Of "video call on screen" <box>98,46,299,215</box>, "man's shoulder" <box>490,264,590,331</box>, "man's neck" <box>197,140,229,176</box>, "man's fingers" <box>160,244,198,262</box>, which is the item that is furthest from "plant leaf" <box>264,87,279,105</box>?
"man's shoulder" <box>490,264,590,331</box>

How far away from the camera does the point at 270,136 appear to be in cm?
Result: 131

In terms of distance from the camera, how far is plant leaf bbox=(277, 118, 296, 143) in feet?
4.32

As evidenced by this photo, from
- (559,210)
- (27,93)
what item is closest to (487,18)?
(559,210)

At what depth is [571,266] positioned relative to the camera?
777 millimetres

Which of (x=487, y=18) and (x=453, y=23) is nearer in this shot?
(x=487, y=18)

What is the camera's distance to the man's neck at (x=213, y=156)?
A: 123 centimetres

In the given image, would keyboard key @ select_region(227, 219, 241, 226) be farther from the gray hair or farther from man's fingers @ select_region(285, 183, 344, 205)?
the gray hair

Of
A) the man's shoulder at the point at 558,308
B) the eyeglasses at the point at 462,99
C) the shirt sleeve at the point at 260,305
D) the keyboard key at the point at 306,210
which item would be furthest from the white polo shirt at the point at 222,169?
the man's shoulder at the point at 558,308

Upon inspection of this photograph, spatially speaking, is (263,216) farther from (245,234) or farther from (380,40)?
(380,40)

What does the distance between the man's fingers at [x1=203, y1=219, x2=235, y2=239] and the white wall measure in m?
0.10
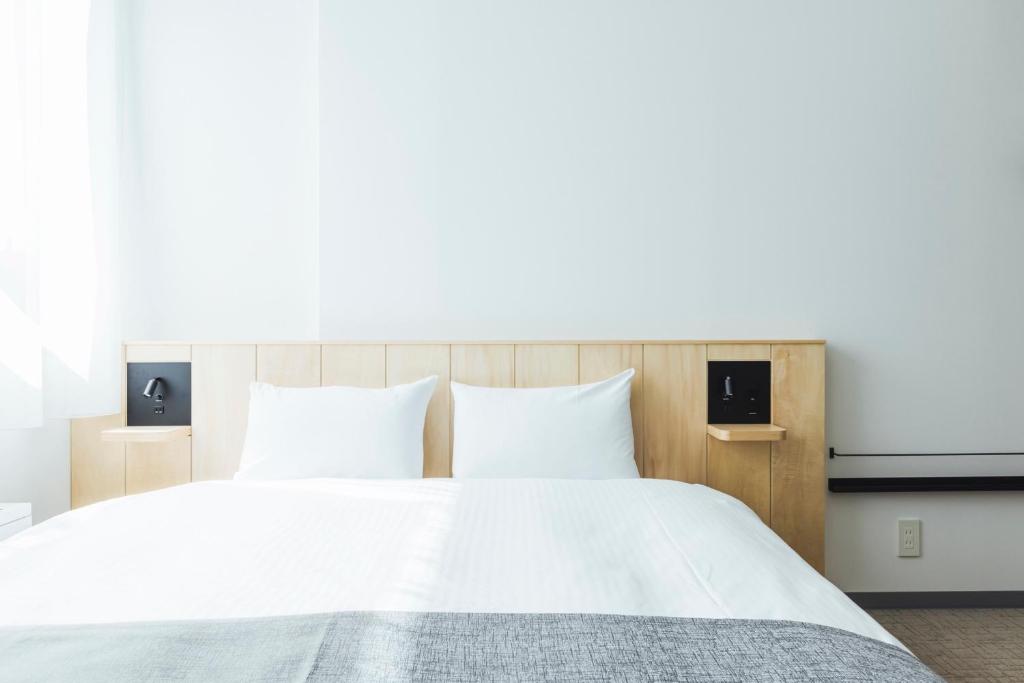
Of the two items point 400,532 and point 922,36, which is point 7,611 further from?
point 922,36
================
Exercise details
Rewrite the lines above, from the one containing "What is the" through the end of the records, as a JSON list of strings with one string per line. Leave out blank lines and the pictures.

Answer for this exercise
[
  "What is the camera's distance to the man's neck at (x=213, y=156)?",
  "A: 123 centimetres",
  "In the given image, would keyboard key @ select_region(227, 219, 241, 226) be farther from the gray hair or farther from man's fingers @ select_region(285, 183, 344, 205)?",
  "the gray hair",
  "Of",
  "A) the man's shoulder at the point at 558,308",
  "B) the eyeglasses at the point at 462,99",
  "C) the shirt sleeve at the point at 260,305",
  "D) the keyboard key at the point at 306,210",
  "which item would be furthest from the white polo shirt at the point at 222,169?",
  "the man's shoulder at the point at 558,308",
  "Upon inspection of this photograph, spatially speaking, is (263,216) farther from (245,234) or farther from (380,40)?",
  "(380,40)",
  "What does the distance between the man's fingers at [x1=203, y1=219, x2=235, y2=239] and the white wall measure in m?",
  "0.10",
  "Of the two items point 400,532 and point 922,36, which is point 7,611 further from?",
  "point 922,36"
]